§ Exercise directions:
Every line in the entries that holds the word "assets" counts toward the answer, which should be a single number.

Source records:
────
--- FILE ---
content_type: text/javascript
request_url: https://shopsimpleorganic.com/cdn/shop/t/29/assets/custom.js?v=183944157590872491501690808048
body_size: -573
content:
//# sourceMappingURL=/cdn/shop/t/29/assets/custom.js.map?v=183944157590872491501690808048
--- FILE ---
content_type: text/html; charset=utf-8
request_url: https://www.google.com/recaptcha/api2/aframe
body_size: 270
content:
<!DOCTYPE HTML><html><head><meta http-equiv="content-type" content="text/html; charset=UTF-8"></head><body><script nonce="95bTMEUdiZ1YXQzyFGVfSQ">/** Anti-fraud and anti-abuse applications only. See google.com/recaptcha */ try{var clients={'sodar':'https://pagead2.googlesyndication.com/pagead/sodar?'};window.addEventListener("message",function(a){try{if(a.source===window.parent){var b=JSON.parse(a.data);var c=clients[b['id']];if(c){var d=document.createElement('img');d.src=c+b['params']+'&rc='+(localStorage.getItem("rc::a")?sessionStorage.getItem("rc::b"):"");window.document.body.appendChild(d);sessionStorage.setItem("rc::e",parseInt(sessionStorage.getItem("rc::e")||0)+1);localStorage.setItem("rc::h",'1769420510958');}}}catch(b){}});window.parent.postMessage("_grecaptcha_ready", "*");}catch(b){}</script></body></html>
────
§ Expected answer:
2